Saved data entries:
Content starts

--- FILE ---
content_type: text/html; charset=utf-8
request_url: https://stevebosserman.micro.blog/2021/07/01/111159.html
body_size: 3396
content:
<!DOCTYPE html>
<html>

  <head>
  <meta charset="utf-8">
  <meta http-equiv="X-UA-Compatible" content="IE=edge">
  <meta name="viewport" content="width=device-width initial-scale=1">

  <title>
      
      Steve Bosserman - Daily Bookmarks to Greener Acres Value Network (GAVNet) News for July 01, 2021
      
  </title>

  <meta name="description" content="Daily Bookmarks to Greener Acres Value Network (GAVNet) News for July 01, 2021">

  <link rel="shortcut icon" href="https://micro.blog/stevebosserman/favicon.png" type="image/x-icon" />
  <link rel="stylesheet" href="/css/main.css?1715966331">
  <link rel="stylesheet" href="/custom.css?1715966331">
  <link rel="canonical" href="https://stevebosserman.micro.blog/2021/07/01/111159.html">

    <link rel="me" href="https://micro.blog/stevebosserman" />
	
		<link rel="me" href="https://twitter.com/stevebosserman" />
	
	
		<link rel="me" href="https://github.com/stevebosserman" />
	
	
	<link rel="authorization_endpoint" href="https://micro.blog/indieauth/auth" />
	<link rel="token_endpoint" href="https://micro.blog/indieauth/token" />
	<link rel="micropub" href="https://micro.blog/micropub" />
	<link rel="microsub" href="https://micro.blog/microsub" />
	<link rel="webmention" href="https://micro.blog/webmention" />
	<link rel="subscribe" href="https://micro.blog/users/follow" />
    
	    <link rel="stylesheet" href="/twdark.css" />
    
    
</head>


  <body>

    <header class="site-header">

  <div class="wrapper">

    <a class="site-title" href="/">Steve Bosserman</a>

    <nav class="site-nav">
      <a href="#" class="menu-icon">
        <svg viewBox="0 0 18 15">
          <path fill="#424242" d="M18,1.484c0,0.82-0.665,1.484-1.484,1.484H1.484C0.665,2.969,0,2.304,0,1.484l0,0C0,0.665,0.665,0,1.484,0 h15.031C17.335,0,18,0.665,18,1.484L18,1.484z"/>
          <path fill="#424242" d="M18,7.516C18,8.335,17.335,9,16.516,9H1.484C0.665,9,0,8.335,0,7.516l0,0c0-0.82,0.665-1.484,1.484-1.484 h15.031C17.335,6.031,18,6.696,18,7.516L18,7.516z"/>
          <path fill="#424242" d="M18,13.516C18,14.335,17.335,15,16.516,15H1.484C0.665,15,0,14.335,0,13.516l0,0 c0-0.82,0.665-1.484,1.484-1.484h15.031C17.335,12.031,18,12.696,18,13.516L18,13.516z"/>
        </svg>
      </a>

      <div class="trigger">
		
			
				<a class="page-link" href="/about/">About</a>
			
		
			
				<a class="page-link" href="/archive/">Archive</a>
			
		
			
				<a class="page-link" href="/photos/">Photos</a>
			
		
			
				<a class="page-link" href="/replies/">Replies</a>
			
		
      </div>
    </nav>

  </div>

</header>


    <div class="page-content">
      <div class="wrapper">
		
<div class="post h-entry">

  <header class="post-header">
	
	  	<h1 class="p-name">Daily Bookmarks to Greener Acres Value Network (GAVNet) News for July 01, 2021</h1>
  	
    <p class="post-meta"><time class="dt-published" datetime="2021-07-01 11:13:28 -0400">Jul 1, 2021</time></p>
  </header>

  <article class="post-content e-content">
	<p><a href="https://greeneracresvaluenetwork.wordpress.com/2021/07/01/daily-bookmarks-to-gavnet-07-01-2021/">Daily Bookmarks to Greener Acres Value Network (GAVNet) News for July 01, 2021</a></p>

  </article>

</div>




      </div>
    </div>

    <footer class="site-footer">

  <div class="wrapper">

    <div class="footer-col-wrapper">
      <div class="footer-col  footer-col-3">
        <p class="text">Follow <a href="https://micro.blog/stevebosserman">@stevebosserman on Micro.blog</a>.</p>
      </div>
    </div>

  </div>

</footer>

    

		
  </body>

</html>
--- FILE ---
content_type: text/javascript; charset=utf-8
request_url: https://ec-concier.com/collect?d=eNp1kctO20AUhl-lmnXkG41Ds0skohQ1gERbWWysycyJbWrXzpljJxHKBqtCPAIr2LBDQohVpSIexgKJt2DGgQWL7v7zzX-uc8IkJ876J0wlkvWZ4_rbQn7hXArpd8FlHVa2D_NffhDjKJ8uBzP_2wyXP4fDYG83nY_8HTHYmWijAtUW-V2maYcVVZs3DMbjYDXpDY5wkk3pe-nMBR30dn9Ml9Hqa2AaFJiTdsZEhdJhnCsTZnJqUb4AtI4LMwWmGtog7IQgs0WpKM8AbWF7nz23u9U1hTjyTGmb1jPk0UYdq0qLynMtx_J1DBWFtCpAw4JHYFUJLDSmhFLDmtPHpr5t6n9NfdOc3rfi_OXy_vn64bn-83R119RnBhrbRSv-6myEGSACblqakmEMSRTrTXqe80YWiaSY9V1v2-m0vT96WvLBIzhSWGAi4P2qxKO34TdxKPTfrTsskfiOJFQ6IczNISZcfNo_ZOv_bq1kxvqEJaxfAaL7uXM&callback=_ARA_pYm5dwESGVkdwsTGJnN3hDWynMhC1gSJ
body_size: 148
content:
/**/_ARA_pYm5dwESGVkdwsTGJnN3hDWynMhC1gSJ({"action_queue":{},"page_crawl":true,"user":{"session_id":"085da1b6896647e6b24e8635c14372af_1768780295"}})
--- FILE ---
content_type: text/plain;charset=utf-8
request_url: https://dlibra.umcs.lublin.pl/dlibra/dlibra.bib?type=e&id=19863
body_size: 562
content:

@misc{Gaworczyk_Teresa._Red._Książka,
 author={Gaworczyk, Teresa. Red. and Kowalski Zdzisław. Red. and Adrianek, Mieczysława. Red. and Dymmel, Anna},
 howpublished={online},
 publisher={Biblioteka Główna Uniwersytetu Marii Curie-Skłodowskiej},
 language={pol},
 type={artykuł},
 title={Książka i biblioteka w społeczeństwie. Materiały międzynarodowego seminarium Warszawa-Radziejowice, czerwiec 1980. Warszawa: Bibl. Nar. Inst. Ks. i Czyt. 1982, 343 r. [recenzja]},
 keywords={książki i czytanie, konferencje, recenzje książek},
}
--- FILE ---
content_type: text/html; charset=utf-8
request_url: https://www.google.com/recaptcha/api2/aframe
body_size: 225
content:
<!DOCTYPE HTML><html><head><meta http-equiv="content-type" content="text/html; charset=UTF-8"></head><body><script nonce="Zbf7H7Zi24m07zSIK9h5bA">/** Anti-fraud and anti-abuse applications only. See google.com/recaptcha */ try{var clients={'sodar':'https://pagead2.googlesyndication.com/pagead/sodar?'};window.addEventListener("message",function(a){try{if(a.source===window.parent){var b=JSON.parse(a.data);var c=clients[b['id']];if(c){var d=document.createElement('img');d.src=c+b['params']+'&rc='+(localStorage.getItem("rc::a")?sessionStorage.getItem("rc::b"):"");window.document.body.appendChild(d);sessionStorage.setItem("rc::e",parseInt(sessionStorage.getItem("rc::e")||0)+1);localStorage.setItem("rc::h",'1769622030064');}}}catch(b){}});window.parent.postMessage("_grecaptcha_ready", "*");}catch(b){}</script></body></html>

Content ends

EXERCISE: Going through the records, say how many lines hold the string "Bookmarks". Only the number should be given.

RESULT FOR THIS TASK: 4